## Text passage
· · · ·

Strengths: Significantly cheaper and more efficient than Grok 4, improved readability/formatting, and practical for high-volume or office-style automation. It prioritizes utility over raw benchmark dominance.
Weaknesses: Trails frontier leaders like top Claude or GPT variants in peak precision coding, deep creativity, or the hardest reasoning benchmarks. Occasional inconsistency remains.
Verdict: A pragmatic, affordable workhorse rather than the undisputed smartest model. Excellent value for everyday power users who need speed and scale over absolute cutting-edge performance. Solid evolution.
Qwen3.7 Max: A Specialist, Not a Generalist
Released in May 2026, Alibaba’s Qwen3.7 Max is a formidable push into the proprietary frontier, trading casual versatility for elite performance in scientific reasoning, competitive math, and complex coding. Backed by a 1M-token context, blistering 206 t/s inference, and a highly competitive $2.50/M input price, it offers unmatched scale for heavy-lift pipelines.

· · · ·

## Information given
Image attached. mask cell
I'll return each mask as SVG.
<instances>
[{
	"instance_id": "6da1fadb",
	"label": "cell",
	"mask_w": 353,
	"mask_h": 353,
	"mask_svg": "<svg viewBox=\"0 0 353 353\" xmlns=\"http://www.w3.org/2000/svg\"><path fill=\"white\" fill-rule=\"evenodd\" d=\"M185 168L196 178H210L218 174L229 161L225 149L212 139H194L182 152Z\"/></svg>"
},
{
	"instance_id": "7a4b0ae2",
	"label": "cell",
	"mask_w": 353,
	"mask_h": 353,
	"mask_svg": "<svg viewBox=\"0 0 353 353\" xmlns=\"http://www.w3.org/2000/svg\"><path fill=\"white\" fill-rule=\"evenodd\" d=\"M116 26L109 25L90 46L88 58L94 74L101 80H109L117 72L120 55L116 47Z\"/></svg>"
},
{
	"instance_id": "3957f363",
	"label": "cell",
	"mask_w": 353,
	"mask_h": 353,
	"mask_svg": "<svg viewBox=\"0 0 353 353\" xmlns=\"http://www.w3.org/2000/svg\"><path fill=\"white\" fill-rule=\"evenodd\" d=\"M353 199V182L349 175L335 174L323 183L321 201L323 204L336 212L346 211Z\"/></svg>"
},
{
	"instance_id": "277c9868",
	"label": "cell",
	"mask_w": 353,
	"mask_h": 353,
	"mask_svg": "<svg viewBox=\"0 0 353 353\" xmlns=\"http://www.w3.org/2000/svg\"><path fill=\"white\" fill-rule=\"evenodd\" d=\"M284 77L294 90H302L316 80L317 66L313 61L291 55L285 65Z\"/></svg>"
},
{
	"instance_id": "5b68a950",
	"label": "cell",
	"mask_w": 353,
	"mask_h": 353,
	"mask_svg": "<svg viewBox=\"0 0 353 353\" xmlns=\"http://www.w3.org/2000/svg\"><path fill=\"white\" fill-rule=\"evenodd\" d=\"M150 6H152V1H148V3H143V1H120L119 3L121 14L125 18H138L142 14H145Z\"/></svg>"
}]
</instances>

· · · ·

## Check your understanding
1. Summarize the AI model review in two sentences.
2. Answer these questions from the AI model review:
(a) Which model is the first model said to be significantly cheaper and more efficient than?
(b) What size of context backs Qwen3.7 Max?
(c) What input price is given for Qwen3.7 Max?
3. Carry the AI model review on past its last sentence.
The entries were taken from a different source than the AI model review.

## Answers to the exercises
1. The review describes a model that is cheaper and more efficient than Grok 4 and practical for high-volume automation, but trails frontier leaders in peak coding, deep creativity and the hardest reasoning, making it a pragmatic, affordable workhorse rather than the smartest model. It then presents Alibaba's Qwen3.7 Max, released in May 2026, as a specialist that trades casual versatility for elite performance in scientific reasoning, competitive math and complex coding, backed by a 1M-token context, 206 t/s inference and a $2.50/M input price.

2.
(a) Grok 4
(b) A 1M-token context
(c) $2.50/M input

3.
However, it demands careful architectural handling. Its notorious 22.9% "hallucination" rate is largely an artifact of epistemic humility—a 48% refusal rate on broad factual queries where the model simply says "I don't know." Furthermore, its deep-reasoning architecture makes it highly verbose, effectively tripling real-world token costs. Lacking vision capabilities and open weights, it still trails GPT-5.5 in raw reasoning headroom and Claude Opus 4.8 in coding ergonomics.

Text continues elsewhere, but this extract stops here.